Cancer Biology Laboratory, School of Life Sciences, Jawaharlal Nehru University, New Delhi, India.
Department of Pharmacy, Sahmyook University, Seoul, Korea.
Prostate. 2023 May;83(6):534-546. doi: 10.1002/pros.24482. Epub 2023 Jan 3.
We have shown that decursin, a coumarin compound, induces cell cycle arrest and apoptosis in human prostate cancer cells (PCa); however, its molecular mechanisms are largely unexplored. We studied the mechanisms associated with its anticancer activity in advanced human prostate carcinoma cells. We found that decursin inhibited epidermal growth factor receptor (EGFR) signaling by inhibiting its activating phosphorylation at tyrosine 1068 residue in DU145 and 22Rv1 cells. This inhibition of EGFR was associated with the downregulation of ERK1/2 phosphorylation. Both EGFR and ERK1/2 are known to be deregulated/activated in many human malignancies. Consistent with our earlier study, decursin (25-100 µM) treatment for 24-72 h inhibited DU145 cell proliferation by 49%-87% (p < 0.001) which was associated with strong G1 phase arrest and cell death. It also decreased (p < 0.001) the number of surviving colonies. Decursin moderately increased the expression of Rb-related proteins p107 and p130 but decreased the levels of E2F family transcription factors including E2F-3, E2F-4 and E2F-5. Further, decursin strongly inhibited the growth of androgen-dependent prostate carcinoma 22Rv1 cells from 61% to 79% (p < 0.001) and arrested these cells at G1 phase via induction of cyclin-dependent kinase inhibitor p27/Kip1 and downregulation of CDK2 and CDK4 protein expression. Additionally, EGFR inhibitor erlotinib- and EGF ligand-modulated EGFR activation validated EGFR signaling as a target of decursin-mediated cell growth inhibition and cytotoxicity. Decursin decreased EGF ligand-induced phosphorylation of EGFR (Y-1068) as well as activation of its downstream mediator, ERK1/2. Furthermore, inhibitory targeting of EGFR-ERK1/2 axis by combinatorial treatment of decursin and erlotinib further sensitized DU145 cells for the decursin-induced growth inhibition and cell death. Overall, these findings strongly suggest that anticancer efficacy of decursin against human PCa involves inhibitory targeting of EGFR-ERK1/2 signaling axis, a pathway constitutively active in advanced PCa.

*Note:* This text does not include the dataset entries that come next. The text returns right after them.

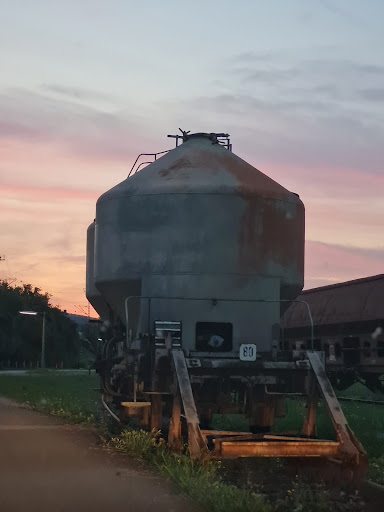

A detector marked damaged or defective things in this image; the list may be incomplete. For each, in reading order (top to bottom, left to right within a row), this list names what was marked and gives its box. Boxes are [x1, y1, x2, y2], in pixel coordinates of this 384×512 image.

rusty metal tank [91, 133, 304, 352]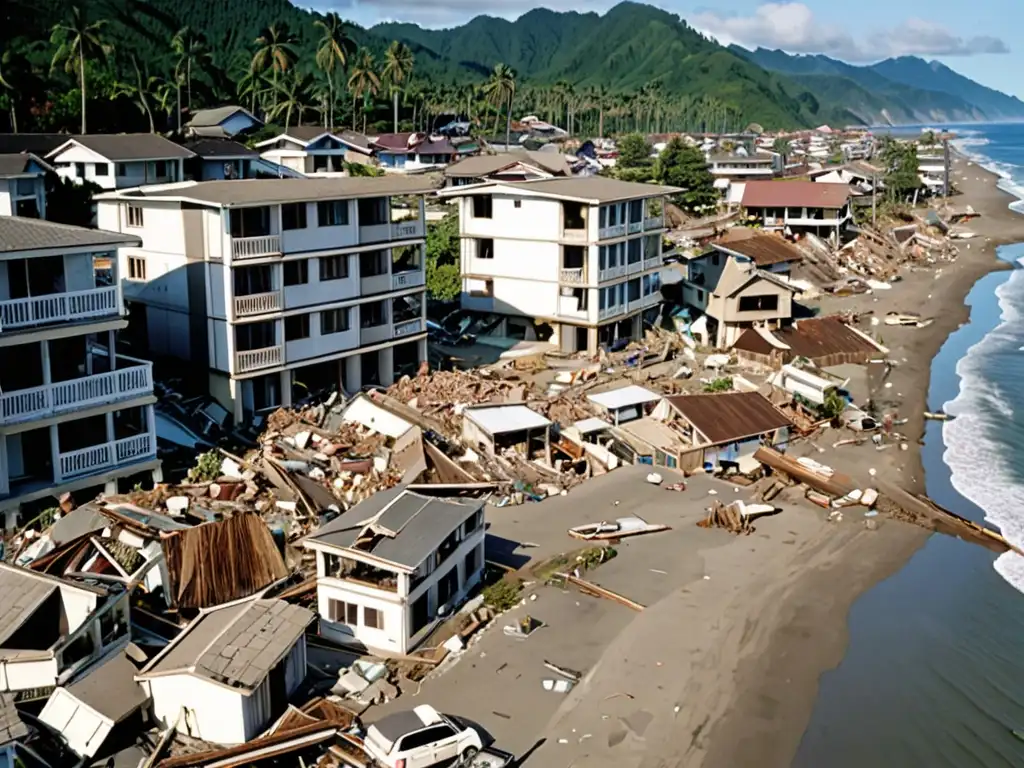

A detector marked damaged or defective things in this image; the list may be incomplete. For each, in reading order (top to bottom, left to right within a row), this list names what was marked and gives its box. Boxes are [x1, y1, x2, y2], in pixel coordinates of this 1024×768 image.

damaged house [0, 564, 131, 696]
damaged house [134, 600, 314, 744]
damaged house [302, 488, 486, 656]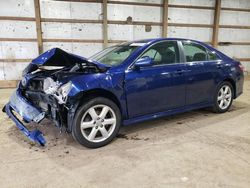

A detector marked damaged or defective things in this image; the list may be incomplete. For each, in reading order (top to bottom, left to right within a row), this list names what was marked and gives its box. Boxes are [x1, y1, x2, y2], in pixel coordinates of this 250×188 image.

crumpled hood [30, 47, 109, 68]
cracked bumper [3, 89, 46, 146]
damaged front end [2, 47, 109, 146]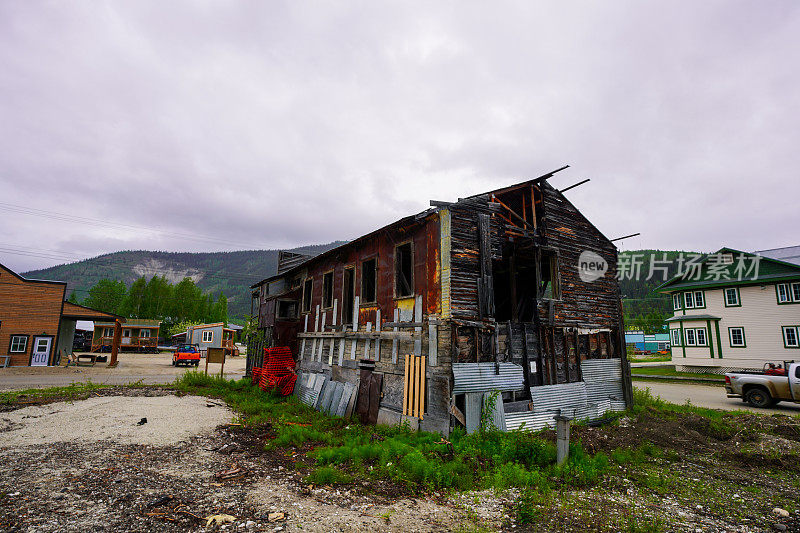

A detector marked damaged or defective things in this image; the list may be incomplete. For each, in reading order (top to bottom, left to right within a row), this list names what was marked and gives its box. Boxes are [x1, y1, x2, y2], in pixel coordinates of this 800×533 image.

broken window opening [360, 258, 376, 304]
broken window opening [394, 243, 412, 298]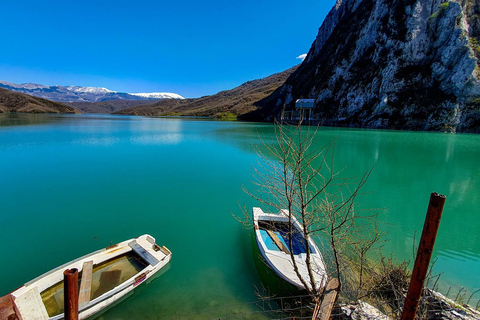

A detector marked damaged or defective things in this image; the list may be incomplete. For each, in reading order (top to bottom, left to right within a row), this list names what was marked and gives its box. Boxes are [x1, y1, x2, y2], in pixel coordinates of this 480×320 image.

rusty metal post [63, 268, 79, 320]
rusty metal post [402, 192, 446, 320]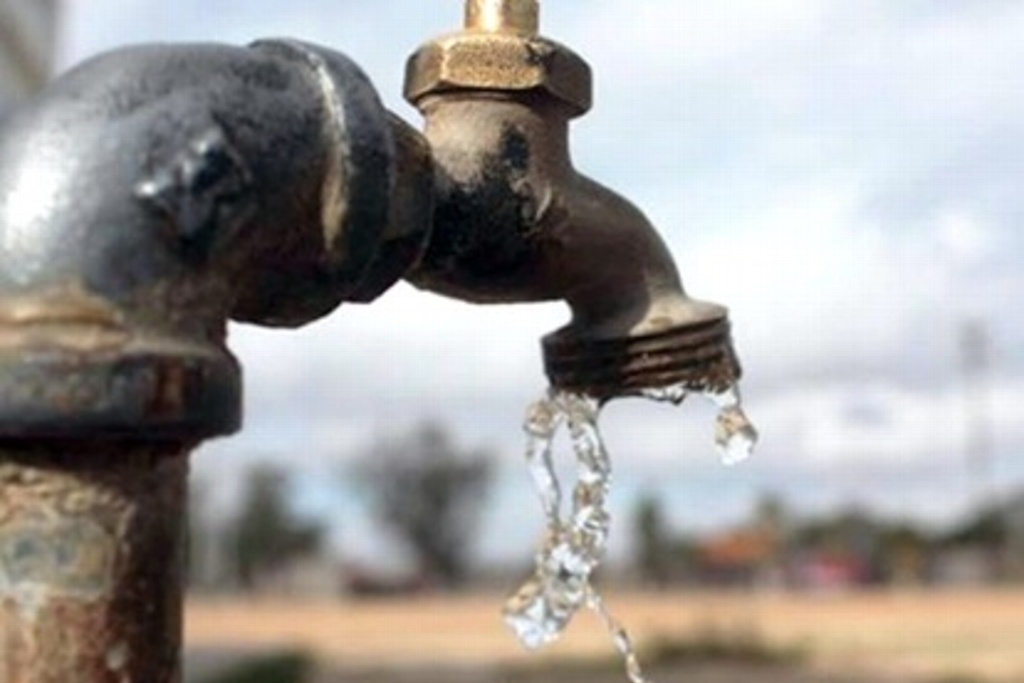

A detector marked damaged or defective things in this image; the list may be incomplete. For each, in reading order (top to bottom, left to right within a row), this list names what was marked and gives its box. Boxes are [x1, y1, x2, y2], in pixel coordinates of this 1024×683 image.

rusty pipe [0, 40, 430, 679]
rusty pipe [403, 0, 741, 397]
corroded metal surface [0, 444, 188, 683]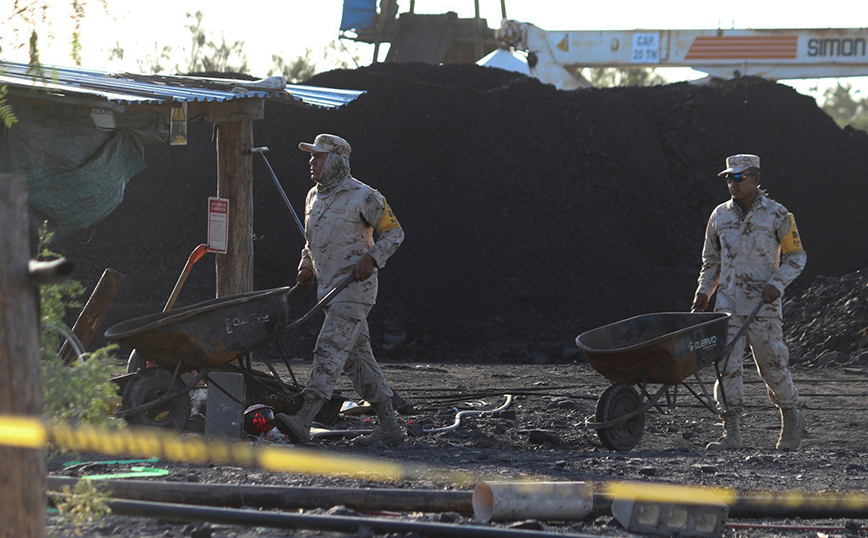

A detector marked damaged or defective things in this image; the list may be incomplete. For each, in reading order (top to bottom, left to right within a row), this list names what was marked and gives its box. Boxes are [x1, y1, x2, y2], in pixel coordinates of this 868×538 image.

rusty wheelbarrow tray [105, 274, 352, 430]
rusty wheelbarrow tray [576, 300, 768, 450]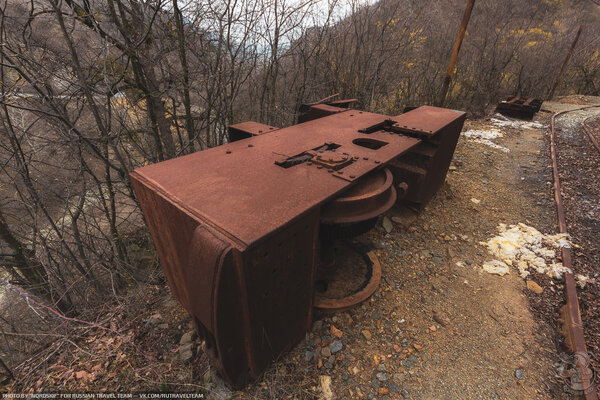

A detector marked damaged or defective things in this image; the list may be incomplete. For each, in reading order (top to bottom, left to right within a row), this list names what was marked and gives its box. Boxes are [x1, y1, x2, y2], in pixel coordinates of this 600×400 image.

corroded machinery [131, 100, 466, 388]
oxidized iron [131, 102, 466, 388]
rusty metal container [131, 103, 466, 388]
oxidized iron [494, 96, 540, 119]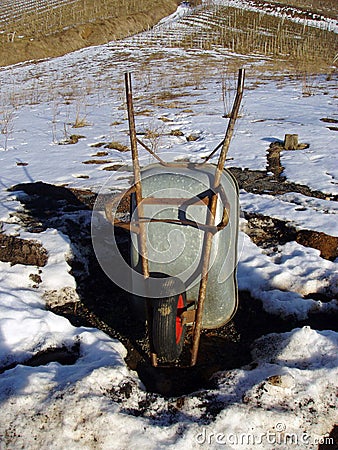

我们已经证明,一种香豆素化合物蛇床定能够诱导人前列腺癌细胞(PCa)的细胞周期停滞和凋亡;然而,其分子机制在很大程度上仍未得到探索。我们研究了其在晚期人前列腺癌细胞中抗癌活性相关的机制。我们发现蛇床定通过抑制 DU145 和 22Rv1 细胞中酪氨酸 1068 残基的激活磷酸化来抑制表皮生长因子受体(EGFR)信号。这种 EGFR 的抑制与 ERK1/2 磷酸化的下调有关。众所周知,EGFR 和 ERK1/2 在许多人类恶性肿瘤中都失调/激活。与我们之前的研究一致,蛇床定(25-100 μM)处理 24-72 小时可使 DU145 细胞增殖抑制 49%-87%(p<0.001),这与强烈的 G1 期阻滞和细胞死亡有关。它还降低了(p<0.001)存活集落的数量。蛇床定适度增加了 Rb 相关蛋白 p107 和 p130 的表达,但降低了包括 E2F-3、E2F-4 和 E2F-5 在内的 E2F 家族转录因子的水平。此外,蛇床定强烈抑制雄激素依赖性前列腺癌 22Rv1 细胞的生长,抑制率为 61%-79%(p<0.001),通过诱导细胞周期蛋白依赖性激酶抑制剂 p27/Kip1 和下调 CDK2 和 CDK4 蛋白表达,将这些细胞阻滞在 G1 期。此外,表皮生长因子受体抑制剂厄洛替尼和表皮生长因子配体调节表皮生长因子受体(EGFR)的激活,验证了 EGFR 信号是蛇床定介导的细胞生长抑制和细胞毒性的靶点。蛇床定降低了表皮生长因子配体诱导的 EGFR(Y-1068)磷酸化以及其下游介质 ERK1/2 的激活。此外,蛇床定和厄洛替尼联合治疗对 EGFR-ERK1/2 轴的抑制作用进一步增强了 DU145 细胞对蛇床定诱导的生长抑制和细胞死亡的敏感性。总的来说,这些发现强烈表明,蛇床定对人前列腺癌的抗癌疗效涉及对 EGFR-ERK1/2 信号轴的抑制作用,该通路在晚期前列腺癌中持续激活。